Leaving the lake behind as you head inland, there's no gentle easing into the ascent, with the climbing beginning almost immediately.

But the reality is that when planning your assault on the Kepler, the challenges begin much earlier than those first bold steps along the undulating trail.

While the hike itself is undoubtedly arduous, it's testing enough simply securing hut bookings for the three nights. On the day the bookings open, you need to be logged on to the website early and be poised over the keyboard to snatch up beds the moment the process goes live.

It's akin to getting tickets to an Ed Sheeran concert. Hesitate for a minute and it's likely to be sold out.

(Eds' note: Bookings open on June 13 for the Great Walks season from Oct 29, 2019 - Apr 30, 2020. Visit doc.govt.nz for full details) 

As a complete newcomer to the world of multi-day hiking, I quickly discovered there's actually a lot of planning required to ensure a safe and enjoyable experience.

For me it began with equipment selection. Guru-like hiking friends emphasised the importance of having the right gear, so after several visits to the local outdoor adventure stores, I at least looked the part.

Nancy Sinatra was clearly a hiking advocate as she sang about the importance of having boots made for walking.

Trust me, no one wants to be climbing rocky peaks in boots made for anything else, and I'm grateful I took the advice offered and chose the sturdy ankle-high and waterproof variety.

Flying the flag at Hut 1 on NZ's glorious Kepler Track.

▶ WHAT IS REQUIRED
Copy out the Kepler Track article from "It's akin to" up to and including "for full details)". The material after this point is separate from the Kepler Track article.

▶ DATA SEGMENT
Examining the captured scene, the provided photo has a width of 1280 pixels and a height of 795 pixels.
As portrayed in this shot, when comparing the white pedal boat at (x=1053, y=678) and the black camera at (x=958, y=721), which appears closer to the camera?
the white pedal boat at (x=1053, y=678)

▶ SOLUTION
It's akin to getting tickets to an Ed Sheeran concert. Hesitate for a minute and it's likely to be sold out.

(Eds' note: Bookings open on June 13 for the Great Walks season from Oct 29, 2019 - Apr 30, 2020. Visit doc.govt.nz for full details)